Once again, we have an old, this time deprecated, service exposing a significant vulnerability. This is a common pattern - a bit over a year ago, the Google Zero project found a group of vulnerabilities associated with windows font handling. This time, Patrick Wardle at Synack outlined how an insecure, deprecated installation service available on MacOS can be abused to provide root access.
The details of the ways you go about compromising these services aren't important, really, to most of you. You're not writing malware, your systems are all patched, so life is good, right? But really, the point isn't the exact instances of these kinds of compromises. It's the pattern of compromise, and how we all contribute to it day-to-day.

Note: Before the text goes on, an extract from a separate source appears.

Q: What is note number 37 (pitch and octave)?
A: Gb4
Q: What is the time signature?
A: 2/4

The essence of this trap is a refusal to remove deprecated, older functionality, or to stop using old services. This is surprisingly common, and we all contribute to it.

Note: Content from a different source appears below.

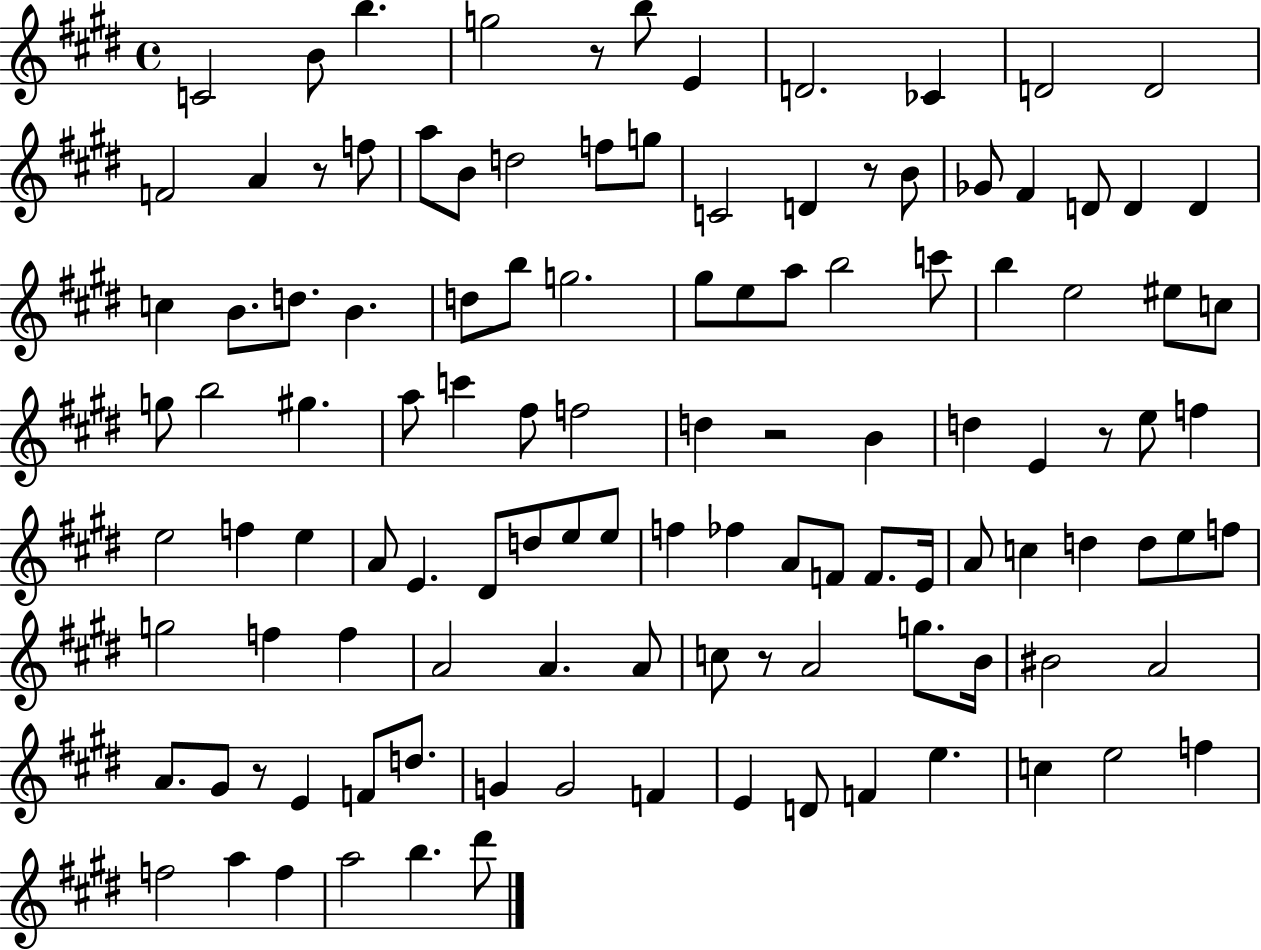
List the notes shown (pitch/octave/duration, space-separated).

C4/h B4/e B5/q. G5/h R/e B5/e E4/q D4/h. CES4/q D4/h D4/h F4/h A4/q R/e F5/e A5/e B4/e D5/h F5/e G5/e C4/h D4/q R/e B4/e Gb4/e F#4/q D4/e D4/q D4/q C5/q B4/e. D5/e. B4/q. D5/e B5/e G5/h. G#5/e E5/e A5/e B5/h C6/e B5/q E5/h EIS5/e C5/e G5/e B5/h G#5/q. A5/e C6/q F#5/e F5/h D5/q R/h B4/q D5/q E4/q R/e E5/e F5/q E5/h F5/q E5/q A4/e E4/q. D#4/e D5/e E5/e E5/e F5/q FES5/q A4/e F4/e F4/e. E4/s A4/e C5/q D5/q D5/e E5/e F5/e G5/h F5/q F5/q A4/h A4/q. A4/e C5/e R/e A4/h G5/e. B4/s BIS4/h A4/h A4/e. G#4/e R/e E4/q F4/e D5/e. G4/q G4/h F4/q E4/q D4/e F4/q E5/q. C5/q E5/h F5/q F5/h A5/q F5/q A5/h B5/q. D#6/e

How? Let's look at two different perspectives.
First, operating system designers are loath to remove features, even if they're old and hardly used. They know that hardly used is not the same as unused, and they don't want to turn off that one feature that some company depends on. Not only do they not want to deal with the press, they just don't want to make life difficult for the engineers in that company. If they turn off that feature, whatever it is, then that company will need to rush to work around the just-removed service. And they don't want to put folks in that position. That's understandable. It also takes time to remove a service, and test to ensure the system works correctly with the service removed. They'd like to avoid this too, for the same reasons app developers do.
How about developers then? Well, which would you rather do, work on a new feature that everybody's going to notice? One that'll get you promoted, or maybe get you a raise? Or work on porting code from some old service that works just fine to a new one that does the same thing? Will you get a raise or promotion for that? Not likely.

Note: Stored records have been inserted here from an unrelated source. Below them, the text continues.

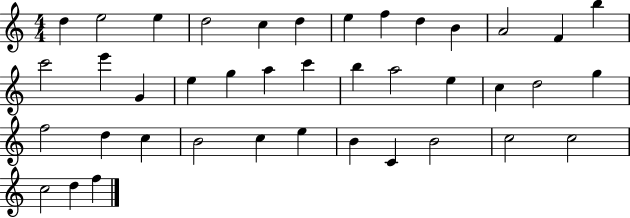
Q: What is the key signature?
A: C major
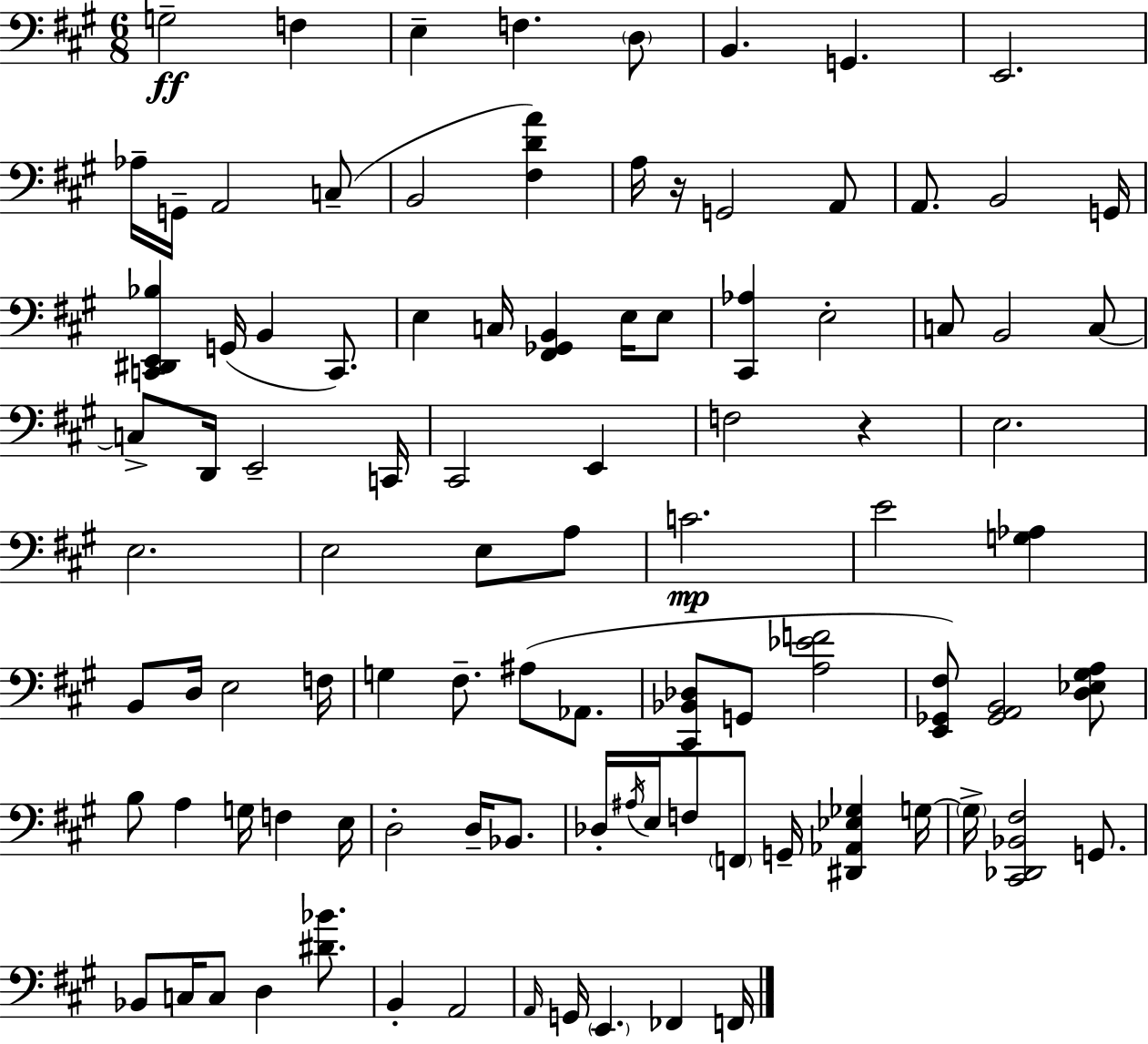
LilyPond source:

{
  \clef bass
  \numericTimeSignature
  \time 6/8
  \key a \major
  g2--\ff f4 | e4-- f4. \parenthesize d8 | b,4. g,4. | e,2. | \break aes16-- g,16-- a,2 c8--( | b,2 <fis d' a'>4) | a16 r16 g,2 a,8 | a,8. b,2 g,16 | \break <c, dis, e, bes>4 g,16( b,4 c,8.) | e4 c16 <fis, ges, b,>4 e16 e8 | <cis, aes>4 e2-. | c8 b,2 c8~~ | \break c8-> d,16 e,2-- c,16 | cis,2 e,4 | f2 r4 | e2. | \break e2. | e2 e8 a8 | c'2.\mp | e'2 <g aes>4 | \break b,8 d16 e2 f16 | g4 fis8.-- ais8( aes,8. | <cis, bes, des>8 g,8 <a ees' f'>2 | <e, ges, fis>8) <ges, a, b,>2 <d ees gis a>8 | \break b8 a4 g16 f4 e16 | d2-. d16-- bes,8. | des16-. \acciaccatura { ais16 } e16 f8 \parenthesize f,8 g,16-- <dis, aes, ees ges>4 | g16~~ \parenthesize g16-> <cis, des, bes, fis>2 g,8. | \break bes,8 c16 c8 d4 <dis' bes'>8. | b,4-. a,2 | \grace { a,16 } g,16 \parenthesize e,4. fes,4 | f,16 \bar "|."
}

So this puts us where we are today. Removing old services and any dependencies on them are heavily counter-incentivized. There's just too much downside for anybody to want to spend any time thinking about it or working on it. But this is exactly where many exploits are found today.
At some point though, we all need to take responsibility for what we create. As engineers, as creators, we need to do the right thing, even if it's not the best thing (for us, at least). Make the effort to keep your code modern, keep it hardened, and keep your attack surfaces small.